◆ Tasks for this exercise ◆
A) From the forum thread on sine graph symmetry, set down the part between "Also, remember that" and "at ∏/2 or 90°..", inclusive.
B) In the forum thread on sine graph symmetry, what second angle does xtrubambinoxpr get after taking 39.3° as the first one?
C) Put this sentence from the forum thread on sine graph symmetry into Spanish: "It would also help if you drew the graphs of sin(x) and sin(2x)."

◆ Article ◆
━━━
Wrong assumption. Look at a graph of the sine function. Draw a line across just below y=1. You should see pairs of intercepts close together. How are they related?

3. Feb 8, 2014

### xtrubambinoxpr

right it crosses the graph twice. just before the peak like he drew it, but how is that figured out? i know it is between half a period, or (pi) because it repeats itself after that. and in radians its .68.. help me figure this out without telling me! lol i really want to deduce it on my own

4. Feb 8, 2014

### Mentallic

With the graph $y=\sin(x)$ for $0<x<\pi$ what is the line of symmetry?

5. Feb 8, 2014

### xtrubambinoxpr

what do you mean by line of symmetry ? its in respect to the origin

6. Feb 8, 2014

### Mentallic

Do you know what a line of symmetry is? It'll just take a second to understand if you look it up, it's a simple concept. And no, it's not the origin (the origin is also not a line, it's a point).

7. Feb 8, 2014

### xtrubambinoxpr

well you mean that between 0 to pi you get sin of a value twice. like sin(60)=sin(120)..?

8. Feb 8, 2014

### Mentallic

Yes. Basically, the line of symmetry is at $x=90^o$ which means that the sine of an angle 2 degrees less than 90 is the same as the sine of the angle 2 degrees more, etc. In general, $\sin(90^o+x)=\sin(90^o-x)$.

Now, at what x value does $y=\sin(2x)$ have a maximum value? This is also the same as the line of symmetry problem I asked earlier.

9. Feb 8, 2014

### xtrubambinoxpr

well it would be where sinx = 1 thats as high as it can go so x = 1/2

10. Feb 8, 2014

### Mentallic

Right!

Also, remember that if you're referring to degrees, you should add the sup tags (which is the x2 button located just above your post if you pick advanced edit) and put an 'o' in to represent degrees.

11. Feb 8, 2014

### xtrubambinoxpr

well its at ∏/2 or 90°..

12. Feb 8, 2014

### Mentallic

Nope. if $x=\pi / 2$ then $\sin{2x}=\sin{\pi}=0$.

The 2x as opposed to just x makes a difference to where the min and max are located. $\sin(ax)$ for some constant a will either squish or expand the sine graph.

13. Feb 8, 2014

### xtrubambinoxpr

sin(2x)=1

arcsin(sin(2x))=arcsin(1)

x=arcsin(1)/2

45°.. sin(90°-x) = sin (90°+x)

90-45 = 45 ????

14. Feb 8, 2014

### Mentallic

Up to this point, the maths tells you that the maximum is located at $x=45^o$, right?

That equality is only valid for the graph $y=\sin{x}$ since the line of symmetry (the line that passes through the maximum) is located at $x=90^o$. Now we're dealing with $y=\sin(2x)$ where you've found that the maximum is located at $x=45^o$ so in this case, for $y=\sin(2x)$, we have that $\sin(45^o+x)=\sin(45^o-x)$.

So if 39.3o is one solution, then what's the other?

It would also help if you drew the graphs of sin(x) and sin(2x).

15. Feb 8, 2014

### xtrubambinoxpr

ahhh i see so the first value i get for x will either be added or subtracted from the half period or however you want to phrase it. so if its 39.3° then 90°-39.3° = 50.7°

16. Feb 8, 2014

### Mentallic

Yep, exactly! For future reference, you should always draw your graphs, label any important info, and try to deduce any facts you may know about the symmetry or special features of the graph. It will help you immensely.

17. Feb 8, 2014

### xtrubambinoxpr

thanks man! really appreciate it!

18. Feb 8, 2014

### Mentallic

Happy to help
━━━
◆ Dataset excerpts ◆
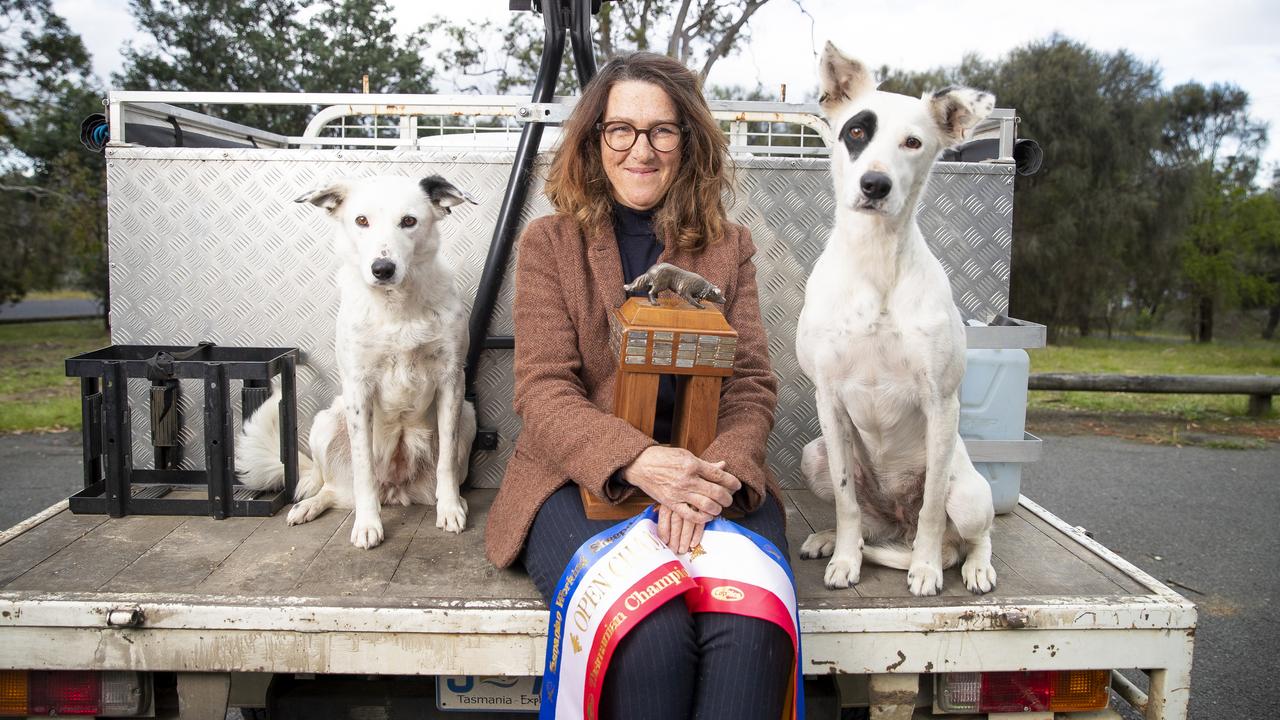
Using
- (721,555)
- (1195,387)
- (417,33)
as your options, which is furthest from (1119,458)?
(417,33)

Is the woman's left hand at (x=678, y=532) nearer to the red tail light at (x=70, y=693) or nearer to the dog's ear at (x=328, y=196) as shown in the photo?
the red tail light at (x=70, y=693)

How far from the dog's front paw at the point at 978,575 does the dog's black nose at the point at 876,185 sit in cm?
89

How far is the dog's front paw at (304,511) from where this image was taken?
7.75 feet

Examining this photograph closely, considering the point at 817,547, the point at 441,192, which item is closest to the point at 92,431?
the point at 441,192

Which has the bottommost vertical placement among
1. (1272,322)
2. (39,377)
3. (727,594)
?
(39,377)

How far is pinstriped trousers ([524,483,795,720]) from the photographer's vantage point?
1.51 metres

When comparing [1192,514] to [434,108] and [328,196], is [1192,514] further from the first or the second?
[328,196]

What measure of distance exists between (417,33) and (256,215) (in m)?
15.3

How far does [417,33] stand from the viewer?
1645 cm

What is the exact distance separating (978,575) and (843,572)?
1.00 feet

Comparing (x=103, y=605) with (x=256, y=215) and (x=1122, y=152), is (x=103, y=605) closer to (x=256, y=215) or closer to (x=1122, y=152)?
(x=256, y=215)

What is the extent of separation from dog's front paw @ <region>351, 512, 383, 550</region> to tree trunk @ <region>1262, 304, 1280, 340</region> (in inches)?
987

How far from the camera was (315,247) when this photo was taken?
8.99 ft

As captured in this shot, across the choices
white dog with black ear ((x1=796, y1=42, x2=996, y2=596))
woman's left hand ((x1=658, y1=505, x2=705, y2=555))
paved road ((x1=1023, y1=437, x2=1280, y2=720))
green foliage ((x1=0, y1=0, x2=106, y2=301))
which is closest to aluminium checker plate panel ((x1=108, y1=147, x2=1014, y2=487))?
white dog with black ear ((x1=796, y1=42, x2=996, y2=596))
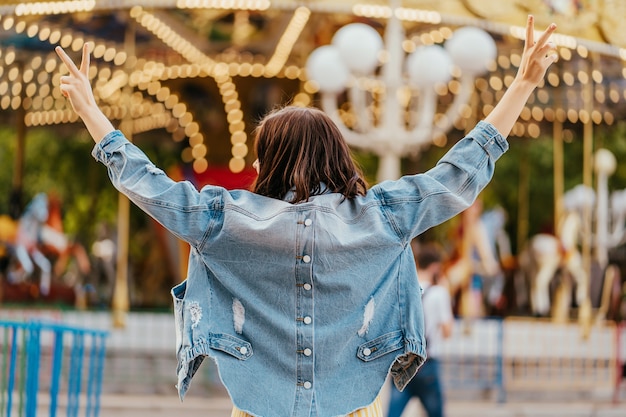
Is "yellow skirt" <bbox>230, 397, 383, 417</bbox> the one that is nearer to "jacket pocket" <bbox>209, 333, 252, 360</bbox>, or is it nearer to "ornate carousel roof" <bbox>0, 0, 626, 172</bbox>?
"jacket pocket" <bbox>209, 333, 252, 360</bbox>

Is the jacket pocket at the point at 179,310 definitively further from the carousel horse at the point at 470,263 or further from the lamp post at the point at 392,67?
the carousel horse at the point at 470,263

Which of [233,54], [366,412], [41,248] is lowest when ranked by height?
[366,412]

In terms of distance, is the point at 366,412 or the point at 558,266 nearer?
the point at 366,412

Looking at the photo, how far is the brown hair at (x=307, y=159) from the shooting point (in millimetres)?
2289

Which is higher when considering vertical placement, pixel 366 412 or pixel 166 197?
pixel 166 197

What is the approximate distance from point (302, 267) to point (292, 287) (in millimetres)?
48

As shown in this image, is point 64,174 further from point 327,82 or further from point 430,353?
point 430,353

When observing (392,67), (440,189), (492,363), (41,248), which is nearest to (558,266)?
(492,363)

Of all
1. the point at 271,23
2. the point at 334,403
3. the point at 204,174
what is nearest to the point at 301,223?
the point at 334,403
━━━
◆ Completed exercise ◆
A)
Also, remember that if you're referring to degrees, you should add the sup tags (which is the x2 button located just above your post if you pick advanced edit) and put an 'o' in to represent degrees.

11. Feb 8, 2014

### xtrubambinoxpr

well its at ∏/2 or 90°..

B) 50.7°, found as 90° − 39.3°.

C) También ayudaría si dibujaras las gráficas de sin(x) y sin(2x).